President Obama has yet to articulate his immigration vision other than to support the DREAM Act (Development, Relief, and Education for Alien Minors Act). This legislation would provide free college tuition and U.S. citizenship to illegal alien minors and those up to 26 years of age.

Armed with citizenship, these “alien minors” then could apply under existing Family Reunification provisions to bring in extended family members, rendering the DREAM Act a form of back-door amnesty.

The president continues to speak of comprehensive immigration reform but in campaign-mode generalities. His recent speeches in Florida and Texas emphasized a fight for passage of the DREAM Act but mentioned comprehensive immigration reform with less enthusiasm.

As with his foreign policy and healthcare policy, the president appears to leave the details of immigration reform to congressional Democrats. Now that his party no longer has an overwhelming majority in the Senate and is demoted to minority status in the House, he can blame Congress for inaction on immigration.

During the first two years of his term, even with Democrats in charge on Capitol Hill, he was barely able to pass the Affordable Health Care Act, let alone comprehensive immigration reform.

Since the midterm elections, the president has had to face the burden of working with congressional Republicans, a political reality that he apparently does not cherish. He has even had to invite them to the White House.

In his El Paso, Texas, speech, he took a page from community organizer guru Saul Alinsky and mocked Congressional Republicans, questioning their motives and their ability to keep their word. In the same breath, he sought Republican help in passing immigration reform and repeated disingenuously that he seeks “constructive and civil debate” on immigration legislation.

At the same time, Obama brags that his administration has deported more illegal aliens in two years than President Bush did in eight.

Allegedly 391,348 illegal aliens were deported by the Obama administration in fiscal year 2010. The question remains, though, whether these were actual deportations or simply the mailing of deportation letters, often called “run letters” for that is precisely what most recipients do.

According to immigration court records, 1.1 million removal orders issued by U.S. immigration judges remain unexecuted. Meanwhile, a New York Times article (May 29, 2011) reported that, over the past two years, the Obama Justice Department has sharply reduced the number of criminal cases filed against unauthorized immigrant workers.

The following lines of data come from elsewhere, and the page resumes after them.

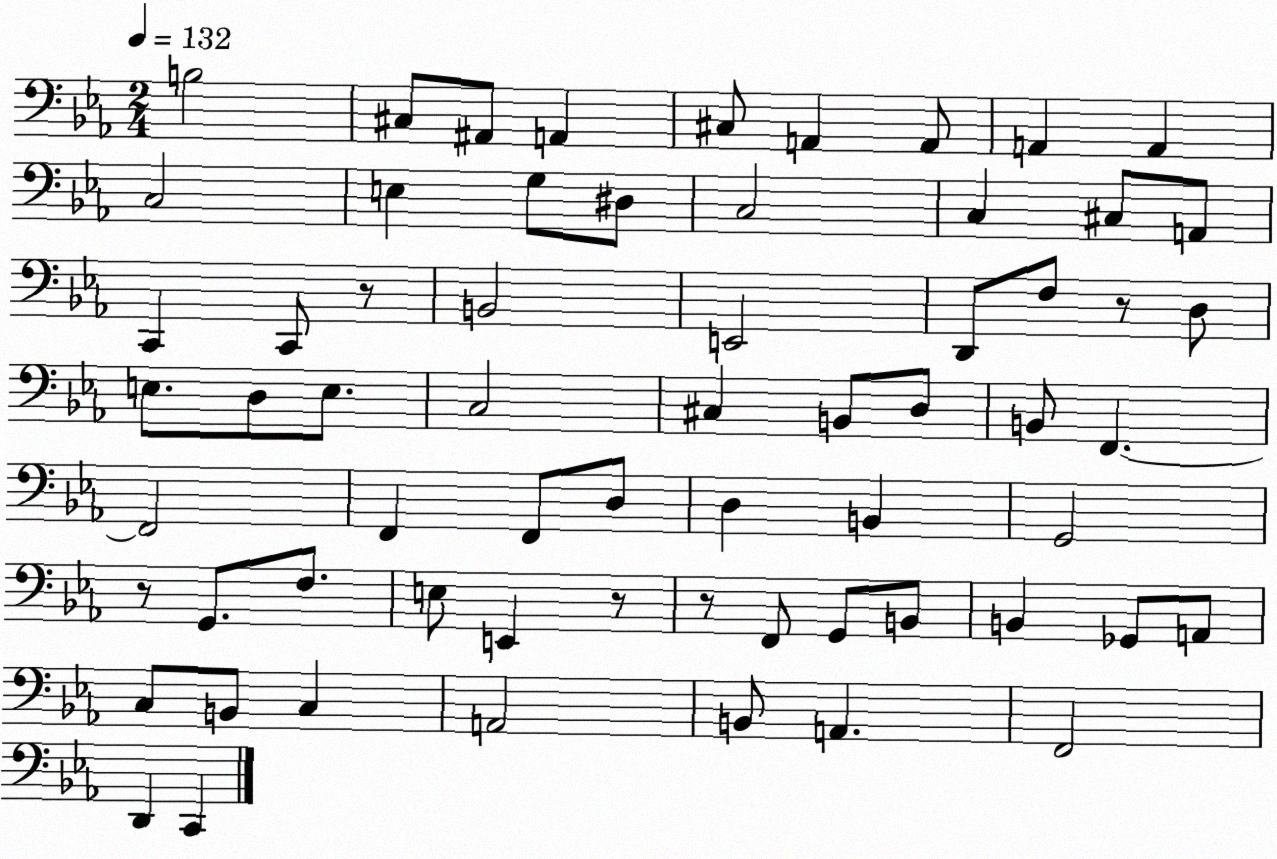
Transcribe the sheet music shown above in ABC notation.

X:1
T:Untitled
M:2/4
L:1/4
K:Eb
B,2 ^C,/2 ^A,,/2 A,, ^C,/2 A,, A,,/2 A,, A,, C,2 E, G,/2 ^D,/2 C,2 C, ^C,/2 A,,/2 C,, C,,/2 z/2 B,,2 E,,2 D,,/2 F,/2 z/2 D,/2 E,/2 D,/2 E,/2 C,2 ^C, B,,/2 D,/2 B,,/2 F,, F,,2 F,, F,,/2 D,/2 D, B,, G,,2 z/2 G,,/2 F,/2 E,/2 E,, z/2 z/2 F,,/2 G,,/2 B,,/2 B,, _G,,/2 A,,/2 C,/2 B,,/2 C, A,,2 B,,/2 A,, F,,2 D,, C,,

Not all immigration advocates are pleased with the mixed signals being sent by the Obama administration. Hispanic voters (citizens and noncitizens) are the voting bloc most concerned. Angelica Salas, executive director of the Coalition for Humane Immigrant Rights of Los Angeles (CHIRLA), is among those seeking to remind Obama of his campaign pledges.

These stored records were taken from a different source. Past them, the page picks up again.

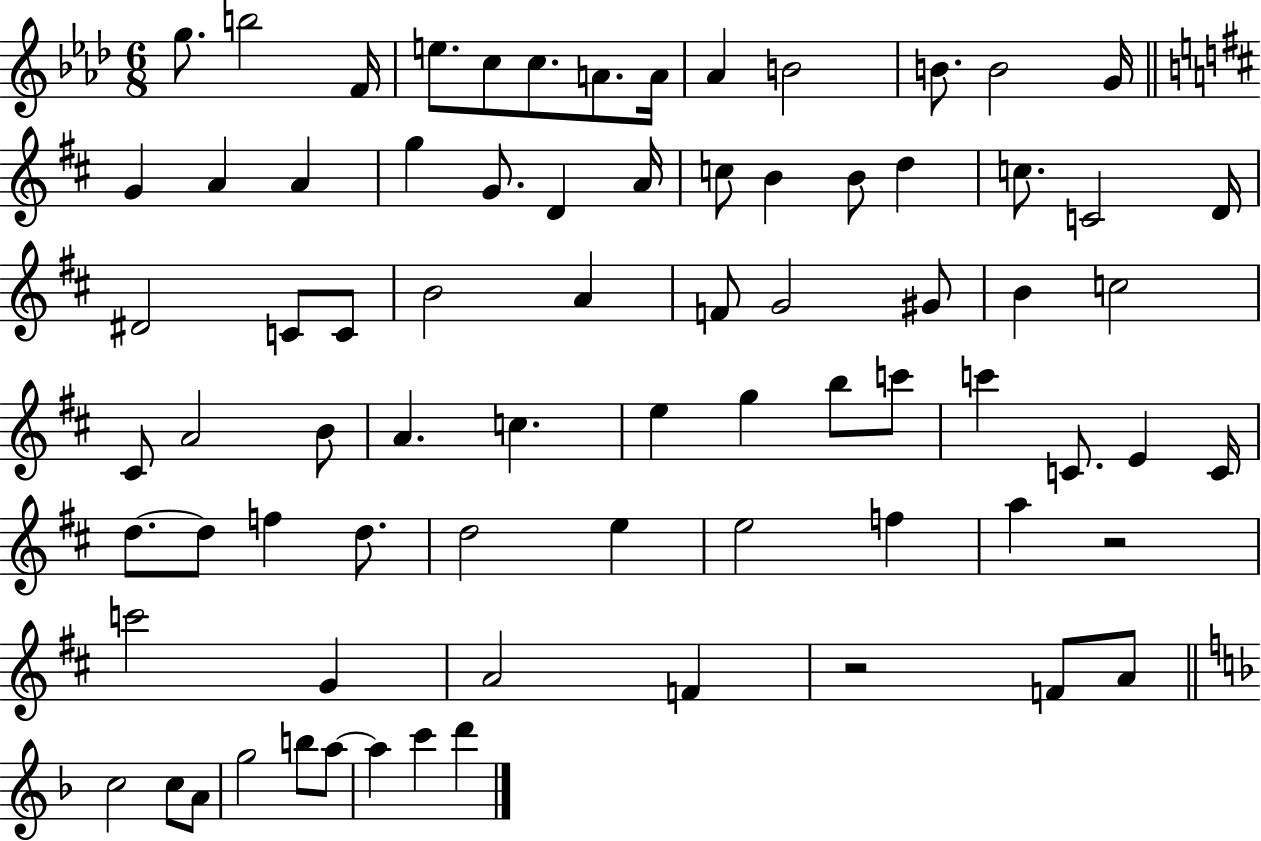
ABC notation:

X:1
T:Untitled
M:6/8
L:1/4
K:Ab
g/2 b2 F/4 e/2 c/2 c/2 A/2 A/4 _A B2 B/2 B2 G/4 G A A g G/2 D A/4 c/2 B B/2 d c/2 C2 D/4 ^D2 C/2 C/2 B2 A F/2 G2 ^G/2 B c2 ^C/2 A2 B/2 A c e g b/2 c'/2 c' C/2 E C/4 d/2 d/2 f d/2 d2 e e2 f a z2 c'2 G A2 F z2 F/2 A/2 c2 c/2 A/2 g2 b/2 a/2 a c' d'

All in all, the president’s reception by Hispanic communities is less enthusiastic than it was two years ago, which may explain the flurry of White House meetings on immigration held in recent months. With the White House public relations apparatus in full campaign mode, comprehensive immigration reform is touted as a priority. Yet a do-what-we-say-and-not-what-we-do quality prevails.

Most U.S citizens are preoccupied with jobs, the debt crisis, and economic turmoil, but illegal immigration remains a related and pressing issue. Growing are the numbers of U.S. citizens who say no amnesty for illegals or drug cartels.